Yaklaşık 30 yıl sonra hala yatağa gidiyorum ve temelde kör olarak uyanıyorum. Kızlarım karanlık odalarda gezinebilmeme hayret ediyor ve bir yarasa gibi yankı yapma kapasitemi geliştirdiğimden şüpheleniyorlar. Yaşlandıkça, kalın, çizik cam duvarlara hapsolduğum için keskinleşen diğer duyularım canlı ve güçlü kalıyor. Arada sırada kontak lenslerimi kaybediyorum ve iş, annelik ve özel lenslerin hala olağanüstü maliyeti arasında onları değiştirmeyi göze alamam. Düz, sabit ve gri bir dünyaya tekrar düştüm. Bir hafta sonra geri çekilmeye başlıyorum. İki hafta sonra, artık arkadaşlarımı geri aramıyorum ve utanmadan utangaç oluyorum. Ve sonra, o ilk sabah olduğu gibi, gözlerimi buluyorum ve dünya beliriyor, beni suya dalmaya davet ediyor.

Uyanmanın ve gerçekten görebilmenin, gerçekten görebilmenin nasıl bir şey olduğunu sadece hayal edebiliyorum. Gözlerimin ameliyat için çok şiddetli olduğu söylendi. Ve mümkün olsa bile, bunu isteyeceğimden emin değilim. Her gün bir dönüşüm: Uyanıyorum, gözlüğümü arıyorum ve lenslerimi takmak için banyoya gidiyorum. Bunu yaparken, düz ve sabit olan belirsiz bir dünyadan dinamik ve imkansız derecede derin bir dünyaya geçiyorum. Etrafımızda başka hangi derinlik ve hareket seviyelerinin var olduğunu merak etmemi sağlıyor - sanki nasıl inip çıktığını görmemize yardımcı olmak için şefkat için kontakt lensler satın alıp takabilirmişiz gibi. Her gün görme yeteneğimi düzeltmek zorunda kalmaktan ve sadece hayatta olmaktan gelen içgörüler için minnettarım. Kör olmaktan görmeye başladığım her gün bir eureka anıdır.

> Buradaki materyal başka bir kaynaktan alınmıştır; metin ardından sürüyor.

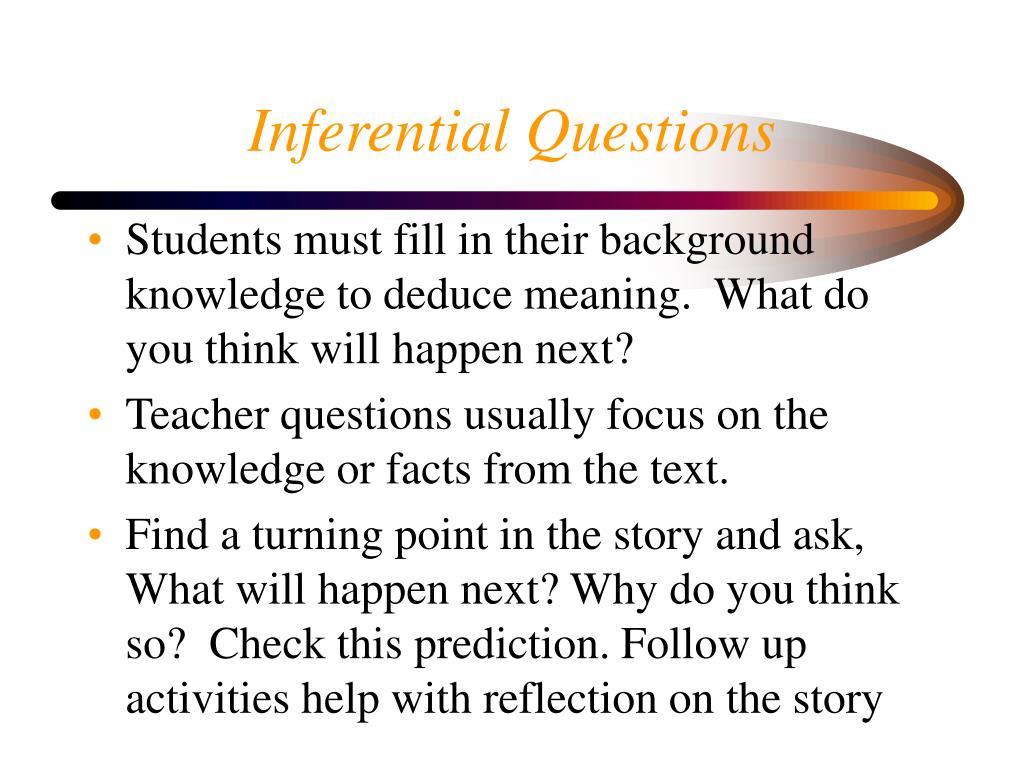 Inferential Questions

• Students must fill in their background knowledge to deduce meaning.  What do you think will happen next?
• Teacher questions usually focus on the knowledge or facts from the text.
• Find a turning point in the story and ask, What will happen next? Why do you think so?  Check this prediction. Follow up activities help with reflection on the story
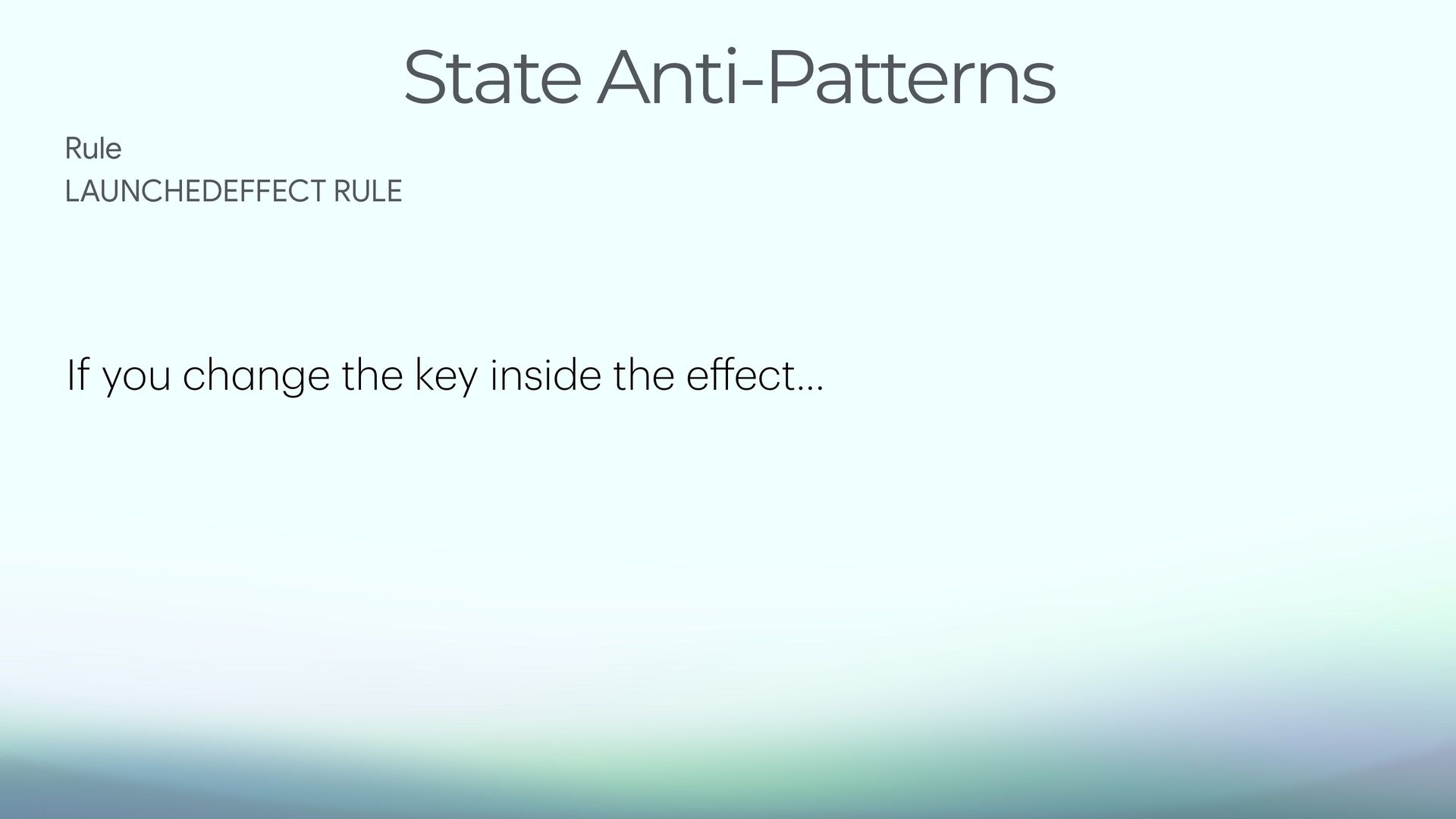 State Anti-Patterns

Rule
LAUNCHEDEFFECT RULE

If you change the key inside the effect...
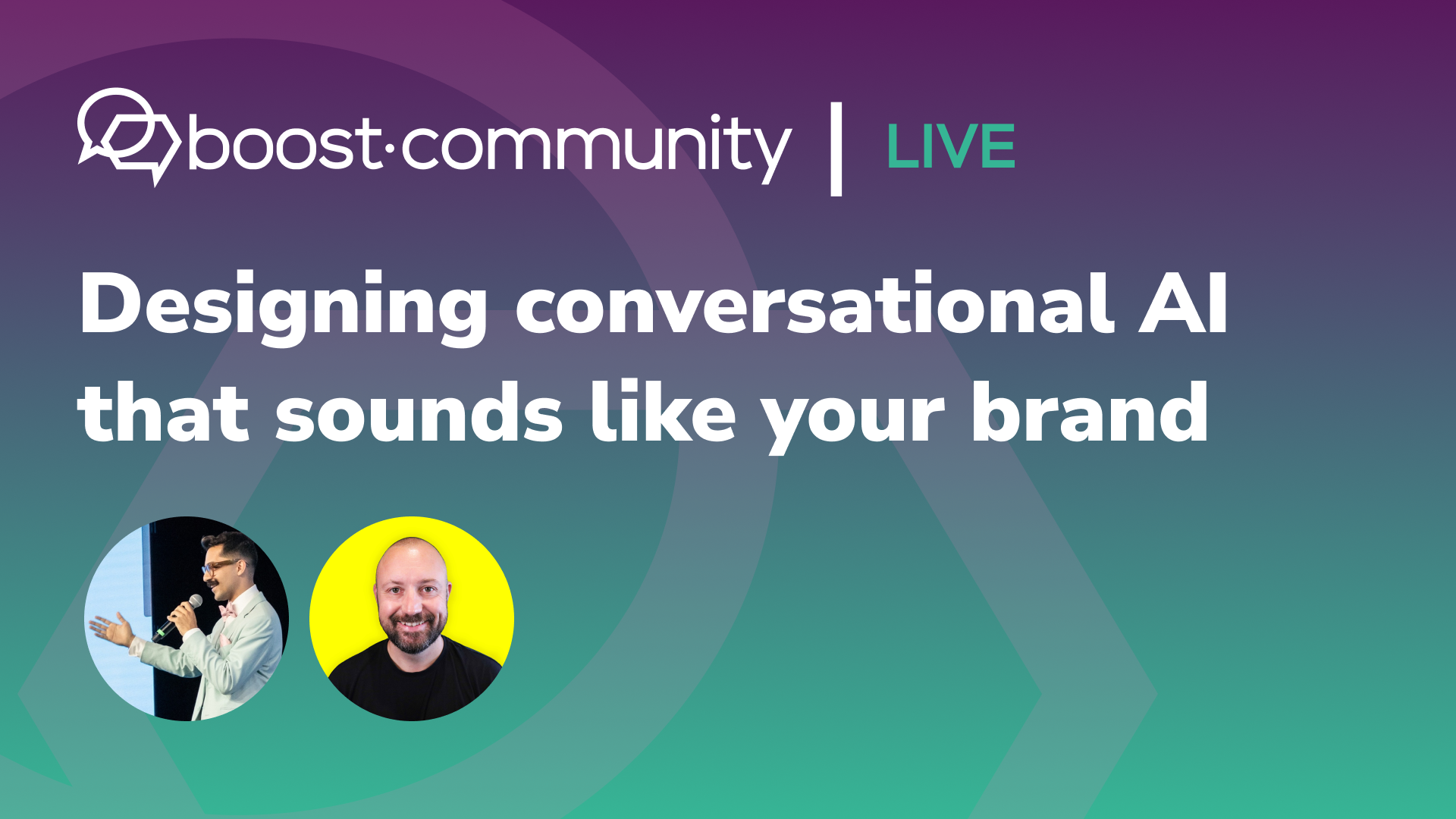 boost·community | LIVE

Designing conversational AI that sounds like your brand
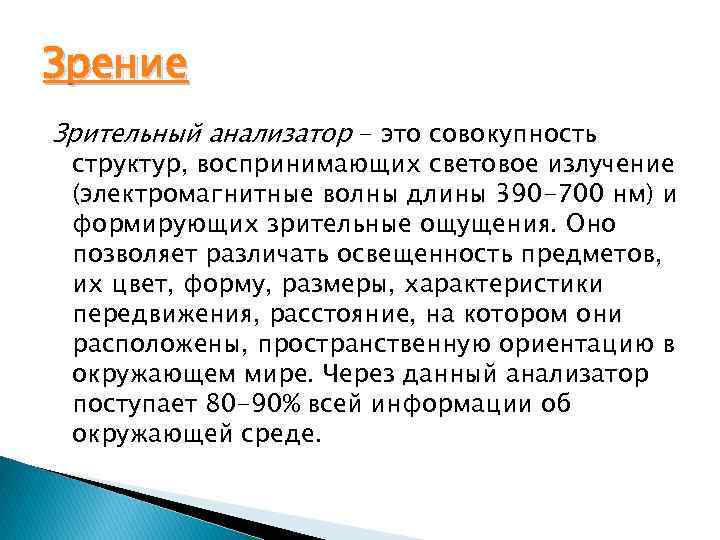 Зрение

Зрительный анализатор – это совокупность структур, воспринимающих световое излучение (электромагнитные волны длины 390–700 нм) и формирующих зрительные ощущения. Оно позволяет различать освещенность предметов, их цвет, форму, размеры, характеристики передвижения, расстояние, на котором они расположены, пространственную ориентацию в окружающем мире. Через данный анализатор поступает 80–90% всей информации об окружающей среде.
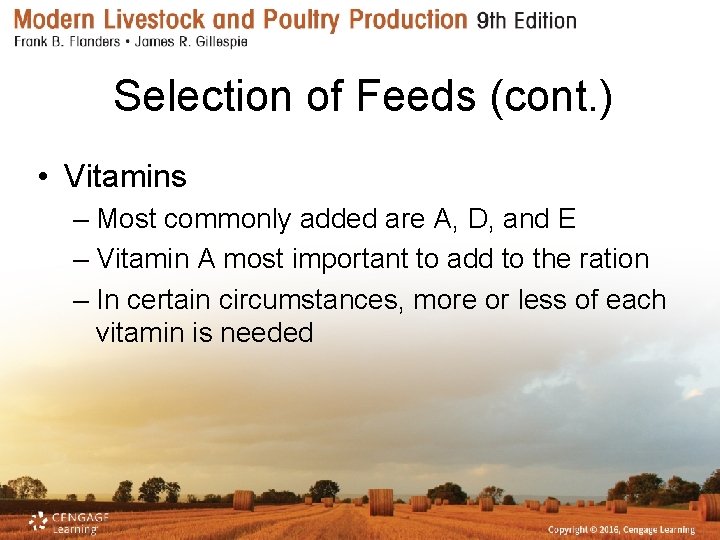 Modern Livestock and Poultry Production 9th Edition
Frank B. Flanders • James R. Gillespie

Selection of Feeds (cont.)

• Vitamins
– Most commonly added are A, D, and E
– Vitamin A most important to add to the ration
– In certain circumstances, more or less of each vitamin is needed

CENGAGE Learning

Copyright © 2016, Cengage Learning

Yazar hakkında Sophia Tzeng, profesyonel bir organizasyon danışmanı ve üç kız çocuğunun bekar annesidir. Portland, Oregon'da yaşıyor ve yürüyüş yapmayı, bisiklete binmeyi, yüzmeyi ve yoga yapmayı seviyor.

İkinci sıradaki makaleyi buradan okuyun: Bir Hasta Tıbba İnancımı Nasıl Yeniledi?